Wow. That is the simplest proof for that question!
 
fresh_42 said:
My proof uses ##u(1-u)=\frac{1}{4}-(u-\frac{1}{2})^2< \frac{1}{4}## since squares are positive.
##\leq## as u=1/2 is possible - squares can be zero. I didn't go into detail with that part as it is very easy to show and a well-known result, too.
 
mfb said:
##\leq## as u=1/2 is possible - squares can be zero. I didn't go into detail with that part as it is very easy to show and a well-known result, too.
I think that's just a typo.
 
fresh_42 said:
Hey, I was lazy: "<" is on the keyboard ##"\leq"## is not. These details are trivial and left to the reader ;-)
That reminds me of a statistics course lecture. The lector said something like "..and since ##f## is injective, it is invertible..". Similarly, in algebra, saying something is a subgroup of ##G## is to be read as "is an isomorphic copy of a subgroup of ##G##".
 
nuuskur said:
That reminds me of a statistics course lecture.
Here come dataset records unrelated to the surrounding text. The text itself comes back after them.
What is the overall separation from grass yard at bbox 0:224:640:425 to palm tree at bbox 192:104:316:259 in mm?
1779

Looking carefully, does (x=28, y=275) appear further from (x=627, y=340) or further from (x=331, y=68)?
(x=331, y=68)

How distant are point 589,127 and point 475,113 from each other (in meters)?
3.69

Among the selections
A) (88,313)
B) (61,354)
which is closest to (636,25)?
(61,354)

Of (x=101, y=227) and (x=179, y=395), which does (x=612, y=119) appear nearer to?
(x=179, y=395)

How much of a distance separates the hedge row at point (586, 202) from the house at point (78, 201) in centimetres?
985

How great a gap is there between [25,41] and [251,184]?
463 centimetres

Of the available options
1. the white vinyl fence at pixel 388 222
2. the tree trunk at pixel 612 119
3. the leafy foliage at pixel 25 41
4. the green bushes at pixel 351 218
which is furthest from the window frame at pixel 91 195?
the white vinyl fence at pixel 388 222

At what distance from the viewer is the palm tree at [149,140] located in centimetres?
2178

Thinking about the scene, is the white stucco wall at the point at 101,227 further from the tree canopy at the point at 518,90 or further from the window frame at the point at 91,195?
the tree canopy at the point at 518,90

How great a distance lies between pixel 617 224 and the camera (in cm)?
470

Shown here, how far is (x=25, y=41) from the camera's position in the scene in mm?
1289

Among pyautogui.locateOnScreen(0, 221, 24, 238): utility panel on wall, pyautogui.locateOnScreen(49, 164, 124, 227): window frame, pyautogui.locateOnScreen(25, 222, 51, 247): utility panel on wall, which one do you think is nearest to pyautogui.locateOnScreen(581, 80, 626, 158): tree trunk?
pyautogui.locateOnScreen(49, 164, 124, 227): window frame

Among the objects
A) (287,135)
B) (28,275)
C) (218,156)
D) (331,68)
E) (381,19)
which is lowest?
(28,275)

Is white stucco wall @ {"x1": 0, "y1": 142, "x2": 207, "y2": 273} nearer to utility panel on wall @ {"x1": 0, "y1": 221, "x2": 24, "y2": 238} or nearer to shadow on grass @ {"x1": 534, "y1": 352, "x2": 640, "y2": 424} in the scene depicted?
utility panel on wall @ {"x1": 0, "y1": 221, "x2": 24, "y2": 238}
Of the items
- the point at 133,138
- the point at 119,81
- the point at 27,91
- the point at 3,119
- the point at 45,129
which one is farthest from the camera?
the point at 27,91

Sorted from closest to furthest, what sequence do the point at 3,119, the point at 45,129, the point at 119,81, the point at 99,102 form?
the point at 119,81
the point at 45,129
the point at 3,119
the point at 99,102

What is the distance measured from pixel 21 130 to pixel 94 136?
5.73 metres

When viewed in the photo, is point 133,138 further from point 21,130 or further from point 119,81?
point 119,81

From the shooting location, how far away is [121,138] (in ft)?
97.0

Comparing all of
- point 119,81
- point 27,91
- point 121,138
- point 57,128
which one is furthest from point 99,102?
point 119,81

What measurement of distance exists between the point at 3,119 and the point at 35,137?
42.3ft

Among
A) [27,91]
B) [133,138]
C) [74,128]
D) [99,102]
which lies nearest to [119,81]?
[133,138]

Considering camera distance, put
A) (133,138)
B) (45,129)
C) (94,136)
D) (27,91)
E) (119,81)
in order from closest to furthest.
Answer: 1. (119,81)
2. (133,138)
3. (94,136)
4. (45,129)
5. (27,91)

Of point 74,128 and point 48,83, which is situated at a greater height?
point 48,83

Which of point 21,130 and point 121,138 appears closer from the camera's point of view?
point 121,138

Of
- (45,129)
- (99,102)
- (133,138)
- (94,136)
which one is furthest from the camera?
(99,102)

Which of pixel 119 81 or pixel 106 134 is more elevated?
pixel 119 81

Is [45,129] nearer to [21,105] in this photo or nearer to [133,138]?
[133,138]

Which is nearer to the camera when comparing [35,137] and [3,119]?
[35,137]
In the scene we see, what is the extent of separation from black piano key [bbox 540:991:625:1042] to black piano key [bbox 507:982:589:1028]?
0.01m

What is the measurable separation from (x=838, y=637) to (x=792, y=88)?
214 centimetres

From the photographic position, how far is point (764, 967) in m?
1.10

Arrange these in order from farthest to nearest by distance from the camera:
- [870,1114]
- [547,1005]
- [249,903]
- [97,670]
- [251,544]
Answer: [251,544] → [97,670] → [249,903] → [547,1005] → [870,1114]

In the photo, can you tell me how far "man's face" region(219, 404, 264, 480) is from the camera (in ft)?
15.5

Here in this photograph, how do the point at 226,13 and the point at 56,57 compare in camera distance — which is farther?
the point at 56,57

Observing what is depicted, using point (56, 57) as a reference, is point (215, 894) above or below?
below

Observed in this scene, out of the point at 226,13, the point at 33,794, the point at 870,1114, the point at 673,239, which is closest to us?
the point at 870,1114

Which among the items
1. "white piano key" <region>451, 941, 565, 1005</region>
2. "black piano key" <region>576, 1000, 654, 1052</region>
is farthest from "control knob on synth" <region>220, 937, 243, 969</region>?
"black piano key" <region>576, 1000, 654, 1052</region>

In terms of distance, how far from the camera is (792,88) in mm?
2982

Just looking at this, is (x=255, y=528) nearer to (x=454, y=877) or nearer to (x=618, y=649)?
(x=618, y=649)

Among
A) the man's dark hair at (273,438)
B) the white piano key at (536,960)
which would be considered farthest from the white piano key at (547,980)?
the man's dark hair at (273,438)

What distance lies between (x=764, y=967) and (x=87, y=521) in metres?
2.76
The lector said something like "..and since ##f## is injective, it is invertible..". Similarly, in algebra, saying something is a subgroup of ##G## is to be read as "is an isomorphic copy of a subgroup of ##G##".
or omitting "almost everywhere" in measure theory.

I have also seen isomorphic for monomorphic (here, not in books), which I really dislike.